Auction houses go for “NFT”, the magic word of the art market

The auction houses go to “NFT”, the magic word of the art market

After the sale of a digital work for 69 million dollars at Christie’s a month ago, Sotheby’s and Phillips are launching “NFT” auctions on Monday, a sign that traditional auction houses want to position themselves on this technology which is shaking up the market. art.

Three months ago, they were only a handful to have heard of these “NFT” or non-fungible tokens (“non-fungible tokens”), a barbaric term which designates a certificate of authenticity associated with a virtual object. (image, photo, video, piece of music).

Since then, the American artist Beeple has sold a digital collage stamped “NFT” for $ 69.3 million and, according to data from the specialist site DappRadar, more than ten million dollars change hands daily to buy these collectibles totally. dematerialized.

The “NFT” offers guarantees of traceability and security to digital art which lacked it, to the point of making it a new El Dorado.

Directly linked to the world of cryptocurrencies, such as bitcoin, this market has its own exchange platforms, such as Nifty Gateway or OpenSea, created on the fringes of the art world.

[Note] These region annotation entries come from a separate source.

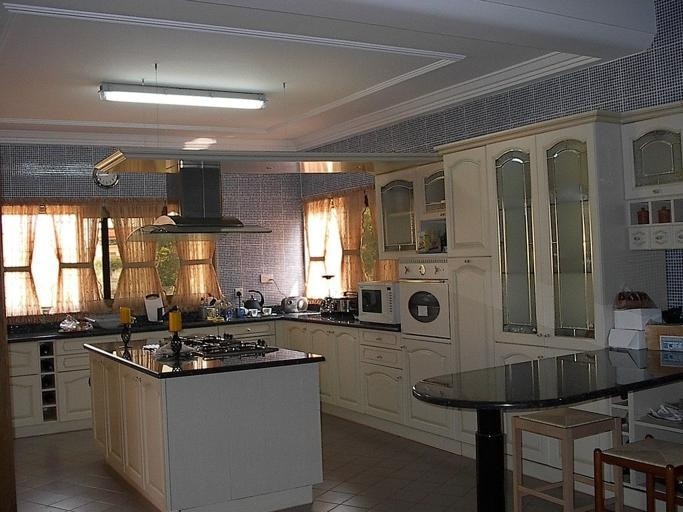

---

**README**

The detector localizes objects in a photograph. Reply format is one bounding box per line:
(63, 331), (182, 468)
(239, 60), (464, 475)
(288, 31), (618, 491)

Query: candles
(118, 304), (131, 324)
(168, 310), (181, 332)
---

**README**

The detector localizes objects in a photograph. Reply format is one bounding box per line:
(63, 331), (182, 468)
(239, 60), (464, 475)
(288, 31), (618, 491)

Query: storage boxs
(607, 306), (683, 352)
(608, 351), (683, 386)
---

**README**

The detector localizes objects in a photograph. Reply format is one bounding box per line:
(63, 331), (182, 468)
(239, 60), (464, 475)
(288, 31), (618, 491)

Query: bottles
(199, 294), (214, 305)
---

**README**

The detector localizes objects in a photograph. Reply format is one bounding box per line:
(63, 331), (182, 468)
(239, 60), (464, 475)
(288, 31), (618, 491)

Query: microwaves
(358, 282), (401, 325)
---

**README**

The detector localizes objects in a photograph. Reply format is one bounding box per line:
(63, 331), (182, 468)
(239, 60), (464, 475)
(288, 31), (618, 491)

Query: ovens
(400, 278), (450, 341)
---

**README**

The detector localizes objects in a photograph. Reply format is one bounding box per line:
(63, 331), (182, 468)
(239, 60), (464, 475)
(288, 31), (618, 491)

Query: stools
(510, 406), (683, 512)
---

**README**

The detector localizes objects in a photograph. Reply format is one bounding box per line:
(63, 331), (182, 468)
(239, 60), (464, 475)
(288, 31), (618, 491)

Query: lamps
(153, 66), (177, 226)
(96, 81), (267, 110)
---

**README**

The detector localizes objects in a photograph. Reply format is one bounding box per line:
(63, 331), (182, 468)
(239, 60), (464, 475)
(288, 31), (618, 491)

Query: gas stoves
(161, 334), (279, 360)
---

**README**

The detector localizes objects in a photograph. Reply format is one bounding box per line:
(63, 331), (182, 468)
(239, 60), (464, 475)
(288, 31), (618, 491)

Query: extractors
(125, 160), (272, 242)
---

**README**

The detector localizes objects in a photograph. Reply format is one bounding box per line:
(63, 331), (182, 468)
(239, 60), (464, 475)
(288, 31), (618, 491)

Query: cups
(207, 308), (215, 317)
(262, 307), (271, 315)
(237, 307), (249, 317)
(249, 309), (259, 317)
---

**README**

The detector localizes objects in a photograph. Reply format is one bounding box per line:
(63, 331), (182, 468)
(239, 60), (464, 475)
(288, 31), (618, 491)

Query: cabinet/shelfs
(622, 100), (683, 251)
(7, 334), (120, 438)
(375, 160), (446, 260)
(89, 352), (170, 512)
(612, 379), (683, 511)
(219, 319), (276, 346)
(285, 322), (461, 456)
(503, 353), (605, 404)
(434, 109), (671, 495)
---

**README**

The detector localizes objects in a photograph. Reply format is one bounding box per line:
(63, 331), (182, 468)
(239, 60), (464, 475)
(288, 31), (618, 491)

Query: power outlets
(235, 287), (243, 298)
(259, 274), (273, 282)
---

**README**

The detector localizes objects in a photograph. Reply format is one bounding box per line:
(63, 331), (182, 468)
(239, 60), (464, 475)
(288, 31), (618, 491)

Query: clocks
(92, 167), (120, 188)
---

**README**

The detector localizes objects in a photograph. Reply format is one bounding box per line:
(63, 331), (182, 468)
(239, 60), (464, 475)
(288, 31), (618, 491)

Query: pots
(336, 298), (355, 321)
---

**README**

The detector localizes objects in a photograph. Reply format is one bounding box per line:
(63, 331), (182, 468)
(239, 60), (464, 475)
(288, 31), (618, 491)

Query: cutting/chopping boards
(143, 291), (165, 323)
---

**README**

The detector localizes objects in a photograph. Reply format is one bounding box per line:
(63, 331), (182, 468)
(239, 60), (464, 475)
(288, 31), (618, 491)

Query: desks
(412, 348), (683, 512)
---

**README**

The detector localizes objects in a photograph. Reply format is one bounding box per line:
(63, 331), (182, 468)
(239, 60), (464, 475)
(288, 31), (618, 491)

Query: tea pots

Symbols of the traditional art market, auction houses did not want to miss the boat.

They bring “context” to a market with still unclear benchmarks, argues Rebekah Bowling, expert in contemporary art at Phillips, the third largest auction house behind Christie’s and Sotheby’s.

“We situate these artists within all of the great” creators, she explains, including those who use the usual physical supports, painters, sculptors or plastic artists.

Through the sale of works “NFT” by digital artist Pak, which takes place from Monday to Wednesday, Sotheby’s also intends to give a pledge of credibility to collectors foreign to this universe, object of “skepticism as to its legitimacy”, explains Max Moore, contemporary art expert at the auction house.

“I expect collectors who have never bought NFT to make their first acquisition because it is a Sotheby’s sale,” says the expert.

Sotheby’s also offers itself a life-size experience, with this sale far removed from the usual canons of auctions.

Pak is thus selling “cubes”, digital works representing this geometric shape, at $ 500 per unit, in unlimited quantities.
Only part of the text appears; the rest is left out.